→ **TEXTO DE ORIGEM**:
--------------------------------

CONTABILIDADE: POLÍTICA DE NORMAS OU NORMAS PARA POLÍTICAS?

Antônio Lopes de Sá


Segundo notícia veiculada pela mídia eletrônica a “indústria da Contabilidade” adaptou as “normas” ao sabor dos valores que as instituições financeiras desejaram (assim está expressamente escrito em edição de 04/06/2009 de “Valor on Line”, no artigo intitulado “A vitória contábil dos Bancos Americanos”).

A denominada “nova Contabilidade” infere-se sem esforço, lesando a ética e a ciência, deixa a fixação de valor deveras “flexível”, ou seja, “ao sabor do cliente”, segundo a noticia referida claramente deixa transparecer, informando ainda que milionária campanha pela imprensa fez da norma do “Valor Justo” um instrumento de malabarismo informativo.

Tal como esclareci em artigos anteriores que publiquei, a noticia de Valor on Line expressamente informa que “A questão contábil está no cerne da crise financeira”.

Ou ainda, a produção de lucros ou de perdas, seguindo a ajustes garantidos pelas “normas internacionais”, pela denominada “nova Contabilidade”, enseja imagem depreciativa no que tange ao destino e qualidade da mesma; isto o que se lê no artigo da publicação referida, ou seja, “ipsis litteris” “A mudança da regra enfureceu alguns defensores dos direitos dos investidores”.

Quando uma coisa, um fato, segundo a lógica, “é” e “não é” ao mesmo tempo, deixa de ser verdadeira por adotar o “contraditório” como norma; o “alternativo” se enquadra nessa categoria.

Assim um dos maiores intelectuais da Lógica moderna, Goblot, positivamente leciona em seu consagrado “Traité de Logique” (página 237), tratando dos raciocínios formais.

--------------------------------

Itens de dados
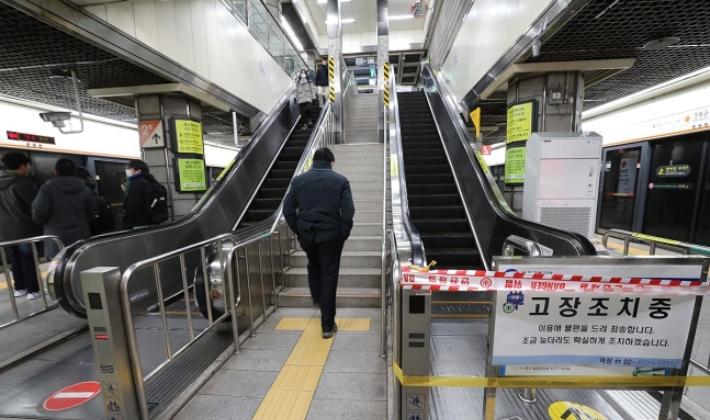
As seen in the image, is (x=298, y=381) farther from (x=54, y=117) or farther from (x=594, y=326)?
(x=54, y=117)

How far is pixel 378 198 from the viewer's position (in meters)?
5.16

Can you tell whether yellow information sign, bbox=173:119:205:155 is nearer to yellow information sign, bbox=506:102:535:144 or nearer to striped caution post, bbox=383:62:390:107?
striped caution post, bbox=383:62:390:107

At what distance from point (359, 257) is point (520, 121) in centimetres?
302

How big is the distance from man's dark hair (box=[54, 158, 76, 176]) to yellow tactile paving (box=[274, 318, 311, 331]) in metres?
2.95


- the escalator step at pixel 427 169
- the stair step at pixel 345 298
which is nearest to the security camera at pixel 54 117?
the stair step at pixel 345 298

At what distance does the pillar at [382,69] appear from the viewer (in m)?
7.80

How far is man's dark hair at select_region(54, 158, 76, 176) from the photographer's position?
10.8 ft

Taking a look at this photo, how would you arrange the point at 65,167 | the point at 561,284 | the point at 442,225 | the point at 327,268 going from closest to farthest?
the point at 561,284, the point at 327,268, the point at 65,167, the point at 442,225

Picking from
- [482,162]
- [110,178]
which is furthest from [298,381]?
[110,178]

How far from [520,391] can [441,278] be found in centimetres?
130

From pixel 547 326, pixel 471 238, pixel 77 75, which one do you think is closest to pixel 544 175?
pixel 471 238

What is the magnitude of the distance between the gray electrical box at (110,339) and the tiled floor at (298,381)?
380 mm

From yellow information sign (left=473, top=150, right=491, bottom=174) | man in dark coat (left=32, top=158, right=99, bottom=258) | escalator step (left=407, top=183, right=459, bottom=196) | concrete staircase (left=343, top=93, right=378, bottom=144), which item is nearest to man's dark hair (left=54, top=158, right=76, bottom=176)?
man in dark coat (left=32, top=158, right=99, bottom=258)

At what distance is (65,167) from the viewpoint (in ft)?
10.9
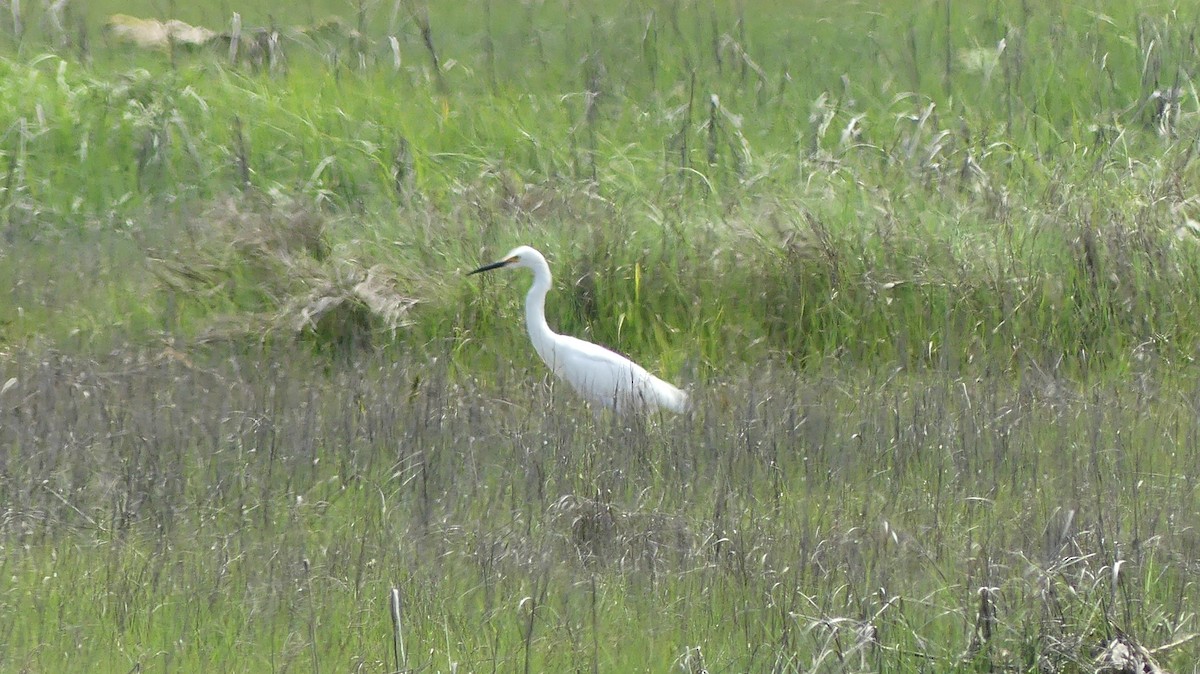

--------------------------------

→ **INSTRUÇÕES DA TAREFA**: No texto sobre a "nova Contabilidade", qual é o título do artigo do Valor on Line que é citado? Os registros não têm nenhuma relação com o texto.

→ **TAREFA CONCLUÍDA**: O título é "A vitória contábil dos Bancos Americanos".